Task details:
In the entries below, copy only the lines from the one that contains "scientific name: Odocoileus virginianus" through the last line, exactly, and omit any pictures.
------------------------------------------------
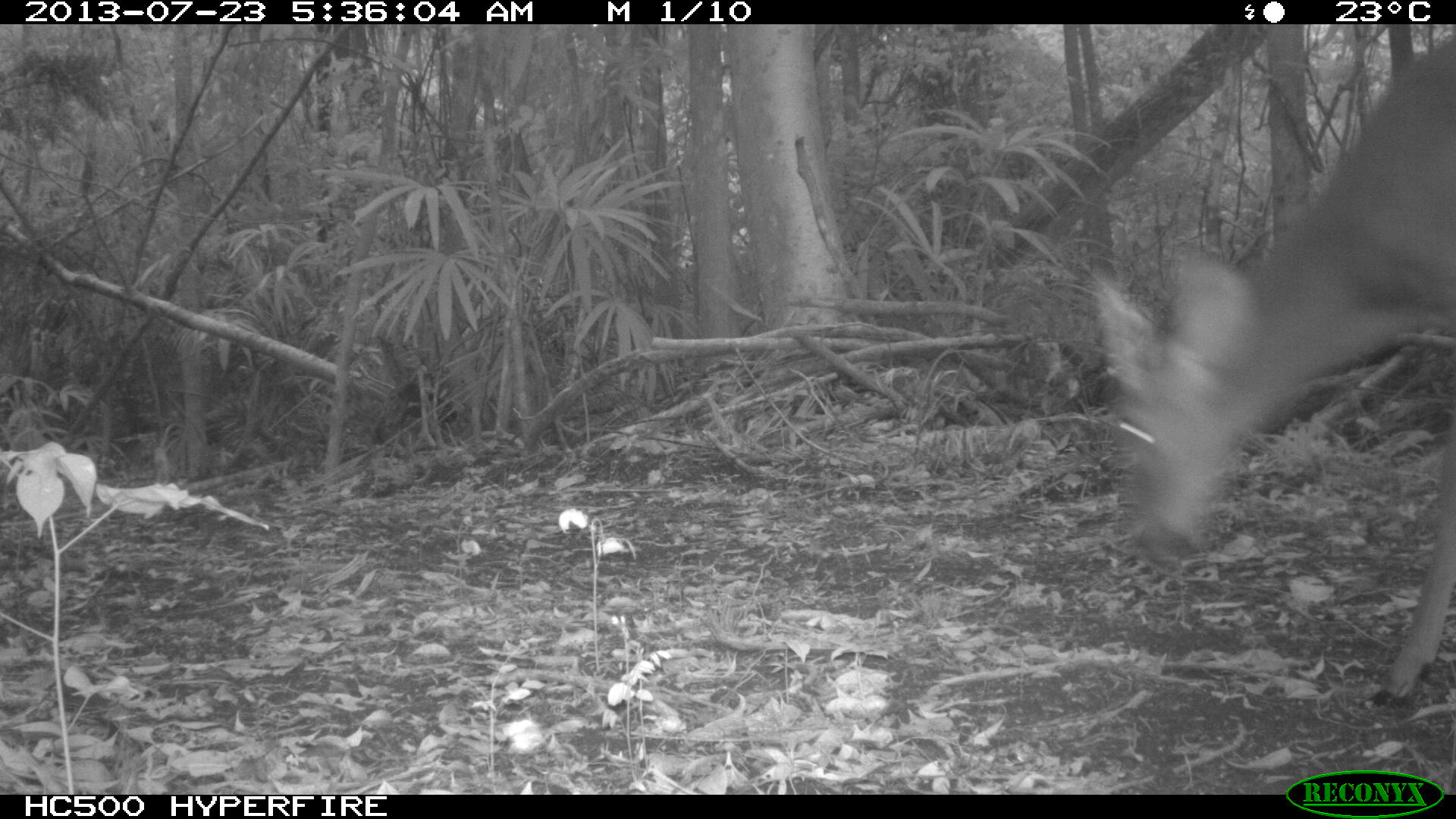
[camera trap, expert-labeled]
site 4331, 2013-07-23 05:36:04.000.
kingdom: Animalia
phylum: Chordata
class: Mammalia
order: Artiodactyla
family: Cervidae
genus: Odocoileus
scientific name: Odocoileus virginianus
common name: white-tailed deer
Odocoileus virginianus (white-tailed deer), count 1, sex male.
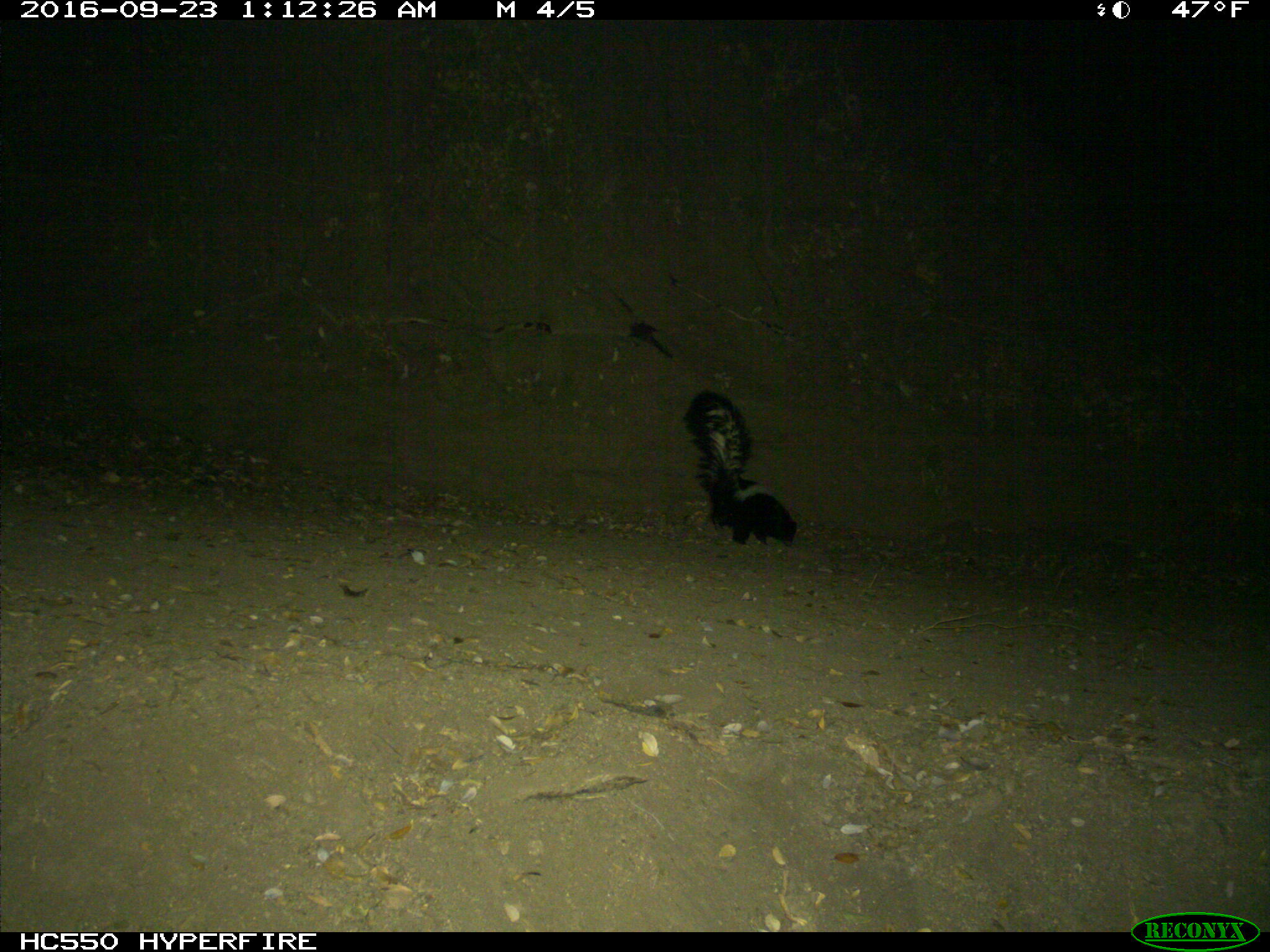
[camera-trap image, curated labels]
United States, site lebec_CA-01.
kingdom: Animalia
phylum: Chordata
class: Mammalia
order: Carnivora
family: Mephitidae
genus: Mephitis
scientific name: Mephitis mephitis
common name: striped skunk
------------------------------------------------
Expected output:
scientific name: Odocoileus virginianus
common name: white-tailed deer
Odocoileus virginianus (white-tailed deer), count 1, sex male.
[camera-trap image, curated labels]
United States, site lebec_CA-01.
kingdom: Animalia
phylum: Chordata
class: Mammalia
order: Carnivora
family: Mephitidae
genus: Mephitis
scientific name: Mephitis mephitis
common name: striped skunk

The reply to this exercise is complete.